When you reach the line in the data below that contains "Свадебный фотограф Дима", please start repeating lines exactly, and stop after the line that contains "Maison Marechal - Roti", repeating nothing else.
Start of Materials provided
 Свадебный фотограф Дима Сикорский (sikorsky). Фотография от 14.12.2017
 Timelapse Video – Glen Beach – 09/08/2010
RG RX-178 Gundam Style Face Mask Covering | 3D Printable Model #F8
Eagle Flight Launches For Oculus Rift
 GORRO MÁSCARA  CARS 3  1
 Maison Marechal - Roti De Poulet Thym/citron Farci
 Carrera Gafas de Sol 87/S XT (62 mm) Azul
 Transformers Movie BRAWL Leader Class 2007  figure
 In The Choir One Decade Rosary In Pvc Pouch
End of Materials provided
Start of Materials provided
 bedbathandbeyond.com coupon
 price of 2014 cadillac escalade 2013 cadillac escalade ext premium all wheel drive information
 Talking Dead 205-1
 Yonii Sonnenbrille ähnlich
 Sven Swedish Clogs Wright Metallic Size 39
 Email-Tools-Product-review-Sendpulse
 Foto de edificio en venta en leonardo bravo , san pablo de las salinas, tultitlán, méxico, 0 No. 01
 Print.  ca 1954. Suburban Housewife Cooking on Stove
End of Materials provided
### Response
 Свадебный фотограф Дима Сикорский (sikorsky). Фотография от 14.12.2017
 Timelapse Video – Glen Beach – 09/08/2010
RG RX-178 Gundam Style Face Mask Covering | 3D Printable Model #F8
Eagle Flight Launches For Oculus Rift
 GORRO MÁSCARA  CARS 3  1
 Maison Marechal - Roti De Poulet Thym/citron Farci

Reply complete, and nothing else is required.